Overview Features Prerequisites Installation Usage Dependencies Limitations Contributing License

BeigeOCR Documentation

A .NET 8 Razor Pages application for OCR using Claude API

Overview

BeigeOCR is a .NET 8 Razor Pages web application that utilizes Anthropic's Claude API to extract text from document images and PDFs. Named after Claude's beige color theme, this application provides a simple interface for OCR (Optical Character Recognition) with advanced preprocessing capabilities.

Features

Simple Web Interface

Upload images and PDFs through an easy-to-use interface

Multiple Format Support

Process JPEG, PNG, HEIC (with automatic conversion), and PDF documents

Image Preprocessing

Automatic enhancement of images for better text extraction:

Trim excess whitespace
Normalize and improve contrast
Resize large images
Convert to optimal format for processing

PDF Support

Direct processing of PDF documents with Claude's document understanding capabilities

Customizable Developer Prompt

Hidden prompts guide Claude's analysis (configured in settings)

JSON Response Formatting

Clean, formatted JSON responses

Access Control

Key-based authentication with time-limited sessions

Cost Estimation

Calculate API usage costs based on token consumption

Prerequisites

.NET 8 SDK
Visual Studio 2022 or other compatible IDE
Anthropic Claude API key
ImageMagick installed on the server (for advanced image preprocessing)
Ghostscript installed on the server (for PDF processing)

Installation

1. Clone the repository:

git clone https://github.com/yourusername/BeigeOCR.git

2. Open the solution in Visual Studio 2022 or your preferred IDE.

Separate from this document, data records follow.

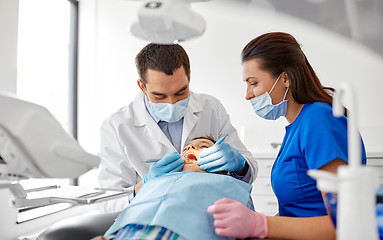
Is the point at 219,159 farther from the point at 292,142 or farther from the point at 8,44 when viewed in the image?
the point at 8,44

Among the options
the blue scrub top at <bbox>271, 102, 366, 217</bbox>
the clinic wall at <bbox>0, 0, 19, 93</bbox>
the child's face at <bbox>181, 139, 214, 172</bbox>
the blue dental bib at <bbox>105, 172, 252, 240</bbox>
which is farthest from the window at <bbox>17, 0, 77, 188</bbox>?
the blue scrub top at <bbox>271, 102, 366, 217</bbox>

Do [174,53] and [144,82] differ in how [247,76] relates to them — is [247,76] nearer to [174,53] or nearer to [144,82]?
[174,53]

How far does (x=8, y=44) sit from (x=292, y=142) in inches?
95.0

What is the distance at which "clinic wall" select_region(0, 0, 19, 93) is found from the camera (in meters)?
2.66

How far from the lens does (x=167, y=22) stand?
84 cm

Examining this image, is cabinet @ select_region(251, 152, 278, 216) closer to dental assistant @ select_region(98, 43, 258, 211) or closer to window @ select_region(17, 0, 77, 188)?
dental assistant @ select_region(98, 43, 258, 211)

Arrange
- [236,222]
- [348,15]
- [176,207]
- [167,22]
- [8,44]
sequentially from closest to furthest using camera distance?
[167,22]
[236,222]
[176,207]
[8,44]
[348,15]

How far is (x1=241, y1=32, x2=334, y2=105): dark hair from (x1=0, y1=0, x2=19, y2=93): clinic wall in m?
2.11

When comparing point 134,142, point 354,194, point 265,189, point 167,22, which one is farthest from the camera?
point 265,189

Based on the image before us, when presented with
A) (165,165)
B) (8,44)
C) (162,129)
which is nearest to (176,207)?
(165,165)

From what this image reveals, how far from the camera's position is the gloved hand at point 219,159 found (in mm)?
1549

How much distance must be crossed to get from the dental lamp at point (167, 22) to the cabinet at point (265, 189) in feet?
6.91

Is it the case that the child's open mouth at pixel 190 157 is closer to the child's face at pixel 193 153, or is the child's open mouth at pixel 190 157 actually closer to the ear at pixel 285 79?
the child's face at pixel 193 153

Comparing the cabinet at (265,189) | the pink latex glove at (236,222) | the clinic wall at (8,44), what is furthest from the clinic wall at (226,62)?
the pink latex glove at (236,222)
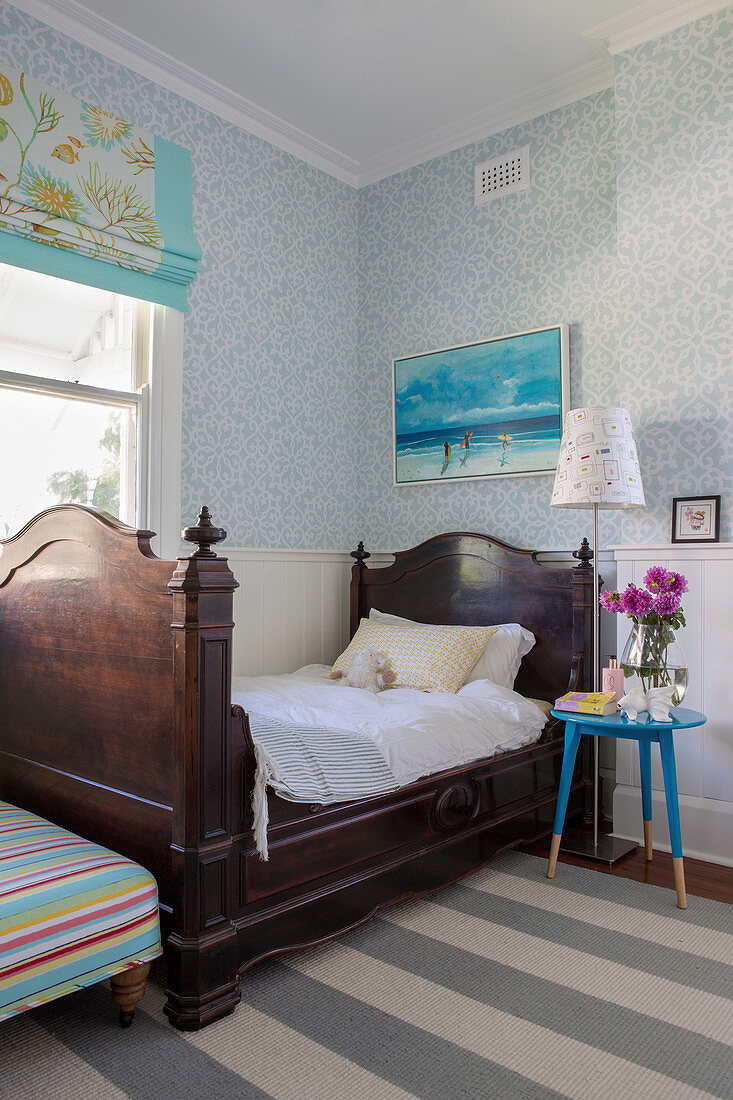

3. Configure your appsettings.json file:

{
  "AnthropicApi": {
    "ApiKey": "your-api-key",
    "DeveloperPrompt": "Your custom prompt for Claude"
  },
  "AccessKeys": {
    "ValidKeys": [
      "test-key-1",
      "test-key-2",
      "demo-key-3"
    ]
  },
  "Logging": {
    "LogLevel": {
      "Default": "Information",
      "Microsoft.AspNetCore": "Warning"
    }
  },
  "AllowedHosts": "*"
}

4. Install required NuGet packages:

dotnet restore

5. Build and run the application:

dotnet build
dotnet run

Usage

Access the application through your web browser at https://localhost:7191 or http://localhost:5281 (default ports).
Enter a valid access key (configured in your appsettings.json).
Upload a document image or PDF.
Review the extracted text in the API Response section.

Dependencies

Magick.NET: .NET wrapper for ImageMagick
Newtonsoft.Json: JSON processing library
Anthropic Claude API: AI service for text extraction

Limitations

Image processing requires ImageMagick installation
PDF preprocessing requires Ghostscript installation
Maximum file size determined by Claude API limits
API costs are incurred for each document processed

Contributing

Contributions are welcome! Please feel free to submit a Pull Request.

License

This project is licensed under the MIT License.